Sceneario.com: D’où vient cet intérêt pour le dernier pirate?
RM Guéra:
Cela vient du fait que je ne pense pas que la fin d’une ère signifie la fin d’une personne telle qu’elle est. Je trouve cela suffisament intéressant pour écrire une histoire là-dessus. C’est incroyablement difficile de changer un personnage qu’on a déjà eu beaucoup de mal à construire (c’est ce que j’ai du faire de toutes façons). Cela nécessite autant de force que pour le construire. Mais quand on change d’ère, vous devez décider si vous allez changer avec elle et toute happy end est impossible. Il y a un dicton dans mon pays à propos d’une "sombre grotte": Il existe une sombre grotte avec un panneau à l’entrée qui dit "si vous entrez, vous le regretterez, et si vous n’entrez pas, vous le regretterez aussi". C’est une métaphore sur le souhait de savoir plus. Pas juste connaitre, savoir.
A partir d’un certain moment, vous savez que savoir plus ne veut pas dire être meilleur. Vous êtes pratiquement persuadé du contraire. Alors entrer ou non dans la grotte sombre devient un problème moral. C’est un problème éthique. Une fois que vous savez que la grotte sombre est là (sans savoir ce qu’elle cache) et que vous connaissez le problème d’entrer ou non, vous ne serez plus jamais la même personne, même si vous partez. Comme lorsque les temps changent. Vous ne pouvez pas rester la même personne, même si vous avez l’impression du contraire. C’est comme être trop faible pour vivre, mais trop fort pour mourir.

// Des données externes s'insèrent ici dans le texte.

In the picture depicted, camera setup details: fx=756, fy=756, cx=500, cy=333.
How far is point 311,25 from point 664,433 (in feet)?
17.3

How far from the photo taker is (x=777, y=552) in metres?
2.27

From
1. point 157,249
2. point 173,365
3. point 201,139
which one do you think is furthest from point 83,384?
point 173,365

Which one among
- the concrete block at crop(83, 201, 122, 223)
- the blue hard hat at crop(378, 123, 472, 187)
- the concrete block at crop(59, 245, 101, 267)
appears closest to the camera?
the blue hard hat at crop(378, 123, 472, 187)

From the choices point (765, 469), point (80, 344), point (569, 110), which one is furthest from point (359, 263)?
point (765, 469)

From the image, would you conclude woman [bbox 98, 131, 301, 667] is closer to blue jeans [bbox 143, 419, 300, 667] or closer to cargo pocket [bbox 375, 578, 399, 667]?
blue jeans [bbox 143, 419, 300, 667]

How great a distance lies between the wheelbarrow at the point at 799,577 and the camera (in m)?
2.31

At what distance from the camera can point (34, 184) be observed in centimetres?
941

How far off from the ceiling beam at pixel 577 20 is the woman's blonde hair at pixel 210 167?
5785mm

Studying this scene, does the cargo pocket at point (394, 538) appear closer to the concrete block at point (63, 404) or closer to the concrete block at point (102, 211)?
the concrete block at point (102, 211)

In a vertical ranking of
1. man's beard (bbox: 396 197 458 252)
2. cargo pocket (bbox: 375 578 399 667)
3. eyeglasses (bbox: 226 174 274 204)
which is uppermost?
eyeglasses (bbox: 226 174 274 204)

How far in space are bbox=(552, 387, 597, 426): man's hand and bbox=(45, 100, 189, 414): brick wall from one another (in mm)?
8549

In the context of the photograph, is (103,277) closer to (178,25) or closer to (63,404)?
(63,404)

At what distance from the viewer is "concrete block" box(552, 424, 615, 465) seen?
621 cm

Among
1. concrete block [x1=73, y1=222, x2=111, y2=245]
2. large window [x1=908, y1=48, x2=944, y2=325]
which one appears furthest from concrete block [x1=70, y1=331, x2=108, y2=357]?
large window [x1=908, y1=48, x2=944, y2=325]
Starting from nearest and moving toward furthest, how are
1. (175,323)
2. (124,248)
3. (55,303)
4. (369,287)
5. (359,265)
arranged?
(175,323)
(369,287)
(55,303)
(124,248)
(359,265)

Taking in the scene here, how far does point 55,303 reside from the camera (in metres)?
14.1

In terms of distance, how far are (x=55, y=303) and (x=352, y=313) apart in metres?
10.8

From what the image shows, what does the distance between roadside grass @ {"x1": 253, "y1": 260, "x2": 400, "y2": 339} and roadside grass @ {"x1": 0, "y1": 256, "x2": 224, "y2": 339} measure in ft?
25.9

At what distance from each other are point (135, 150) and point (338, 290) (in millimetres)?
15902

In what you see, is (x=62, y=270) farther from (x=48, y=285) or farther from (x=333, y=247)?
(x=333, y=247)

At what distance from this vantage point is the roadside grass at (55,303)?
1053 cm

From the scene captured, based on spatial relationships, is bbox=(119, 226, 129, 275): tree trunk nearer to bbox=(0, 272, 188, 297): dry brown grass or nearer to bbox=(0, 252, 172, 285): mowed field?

Sceneario.com: Habituellement, quand on pense aux pirates, on pense avant tout à des batailles navales et des chasses au trésor. Même si vous parlez d’un trésor dans Howard Blake, il n’y a pas de bataille navale ou de long voyage sur des bateaux. Pourquoi ce choix?
RM Guéra:
Je suis pratiquement sur que le premier album d’Howard Blake sera un peu compliqué pour la partie du public qui espère des stéréotypes. J’ai essayé d’éviter ces derniers, bien que j’aime les stéréotypes sur les pirates. D’ailleurs, je fais actuellement le second album qui s’ouvre sur une bataille navale. Donc je donnerai aussi ma vision de ces stéréotypes. C’est trop attirant au niveau dessin pour que je ne le fasse pas. Mais la nécessité de créer une base pour mes personnages et de donner de fortes motivations pour la violence m’ont poussés à accentuer la noirceur de l’ambiance, plutôt que des faits précis. Je pense plus particulièrement au clair-obscur des âmes.
Après en avoir fini avec ce départ, bien qu’il soit un peu compliqué à mettre en place, je pense que l’histoire s’ouvrira complètement au lecteur.
Par exemple, dans ce premier tome, on trouve un assassin nommé Jesop. Il est pragmatique, efficace, il parle peu, il n’a pas d’état d’ame. MAis qu’est-ce qui a fait de lui une personne sans sentiment apparent? Je n’essaye pas de justifier tous les assassins, mais je vais essayer d’éclairer un peu ceux que je considère comme intéressant. Et chaque éclairage génère une ombre…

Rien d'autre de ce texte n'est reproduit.